## Task instructions
Rewrite the listing from the line containing "From the camera's" through the end of the listing, replacing "distance" with "separation" and keeping everything else the same.

— begin Supplied data —

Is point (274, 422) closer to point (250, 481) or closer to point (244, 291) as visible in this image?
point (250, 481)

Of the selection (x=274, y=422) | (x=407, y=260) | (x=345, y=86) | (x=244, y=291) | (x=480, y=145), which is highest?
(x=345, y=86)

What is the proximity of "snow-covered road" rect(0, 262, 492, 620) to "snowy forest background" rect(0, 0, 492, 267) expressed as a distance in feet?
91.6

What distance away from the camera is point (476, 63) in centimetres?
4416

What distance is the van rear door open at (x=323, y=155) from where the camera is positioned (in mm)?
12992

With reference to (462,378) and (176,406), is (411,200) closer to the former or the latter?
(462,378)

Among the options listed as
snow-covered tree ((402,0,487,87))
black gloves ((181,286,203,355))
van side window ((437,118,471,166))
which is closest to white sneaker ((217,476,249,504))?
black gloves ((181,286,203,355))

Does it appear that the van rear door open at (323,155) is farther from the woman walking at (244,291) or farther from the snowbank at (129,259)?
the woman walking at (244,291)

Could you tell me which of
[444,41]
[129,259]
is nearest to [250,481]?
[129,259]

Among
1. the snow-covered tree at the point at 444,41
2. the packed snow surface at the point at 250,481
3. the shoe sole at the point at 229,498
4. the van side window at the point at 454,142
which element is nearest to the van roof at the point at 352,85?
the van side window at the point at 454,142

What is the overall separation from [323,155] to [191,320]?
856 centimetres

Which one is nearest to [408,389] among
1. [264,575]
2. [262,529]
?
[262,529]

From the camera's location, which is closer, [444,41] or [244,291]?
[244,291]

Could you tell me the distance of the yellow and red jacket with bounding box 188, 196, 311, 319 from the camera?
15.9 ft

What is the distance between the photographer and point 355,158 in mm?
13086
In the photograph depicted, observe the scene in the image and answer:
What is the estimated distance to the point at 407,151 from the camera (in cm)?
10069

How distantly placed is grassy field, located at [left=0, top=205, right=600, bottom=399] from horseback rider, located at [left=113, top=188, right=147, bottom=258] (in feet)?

— end Supplied data —

## Answer to this exercise
From the camera's location, which is closer, [444,41] or [244,291]?
[244,291]

Could you tell me the separation of the yellow and red jacket with bounding box 188, 196, 311, 319 from the camera?
15.9 ft

What is the separation between the photographer and point 355,158 in mm?
13086
In the photograph depicted, observe the scene in the image and answer:
What is the estimated separation to the point at 407,151 from the camera (in cm)?
10069

How distantly placed is grassy field, located at [left=0, top=205, right=600, bottom=399] from horseback rider, located at [left=113, top=188, right=147, bottom=258] (in feet)?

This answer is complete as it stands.